Rick: Then I am just thinking around. Okay, selfie. That was kind of fun. So, I spelled it wrong obviously, but Selfie.biz was the only extension that was available. All the others were taken. So, I said, “Okay, what the hell? I will get the .BIZ,” but see, that is what it shows to people. I did not go after a .BIZ. It was just a consolation prize. It was just hey, maybe I can be in the club somewhere at some point maybe, though it has never happened yet. It has never happened yet, but I still dream just like a lot of people dream.
Michael: Everybody has dreams. But Rick, we get people that submit domain names to us every single week on the Domain Sherpa Review, and they are just like this one. Selfie.biz. It is an alternate domain name. It is a joke of an extension in some people’s opinion.
Rick: It is horrible, but I had to explain when you would get off at an exit like that. Listen, if a keyword is selfie and it is spelled right, and every extension in the world is taken and there is one left, guess what. What the hell? I mean for eight bucks. I knew everyone was going to make fun of me when I did it. You have to understand it is not like it is: “Oh boy, Selfie.biz is available. I am so excited! I cannot wait to tell the world!” No, I just wanted to show people how my mind would work. If I was going to go into an alternate extension, why would I do that? And that is because it was so crowded and there was so much hubbub about it that made me. Somewhere along, you can find some lemons that would fall in your direction, and that is it. That is it.

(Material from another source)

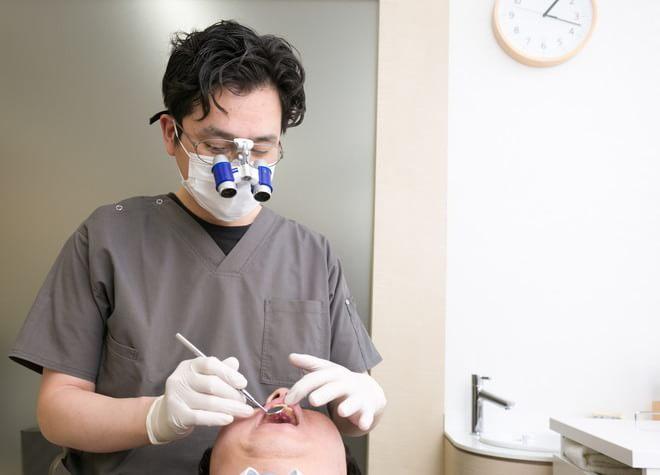 香椎駅 フレスタ口徒歩 3分 まこと歯科・矯正歯科のスタッフ写真3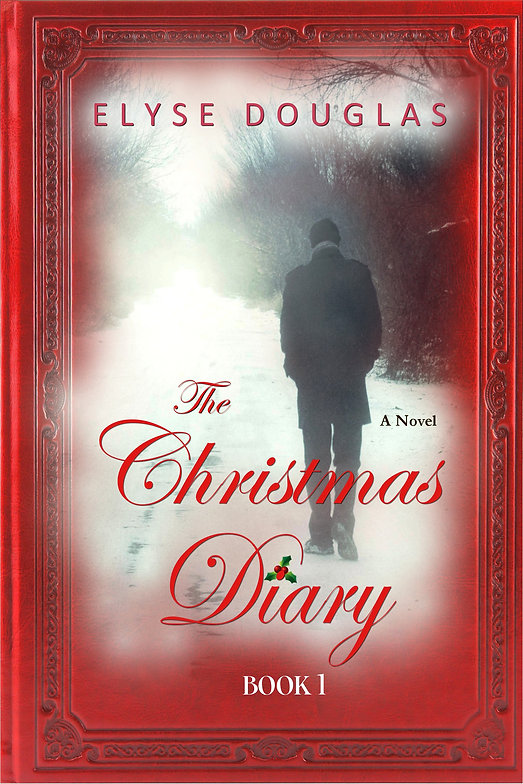 The%20Christmas%20Diary%20BOOK%20ONE%20F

Michael: I understand. But what is the decision in Rick Schwartz’s mind between hey, here is a mega popular word spelled incorrectly in a less-than-desirable extension?
Rick: Well, I did not know I mispelled it at first.
Michael: Well, that was one of my questions. And how do you decide whether to just evaluate it and say, “Okay, I am going to walk away from that one,” versus actually spending your eight dollars or eighty dollars? As you often say, “I am going to buy a domain. I am going to hold it for ten years to see if anybody nibbles and bites it.”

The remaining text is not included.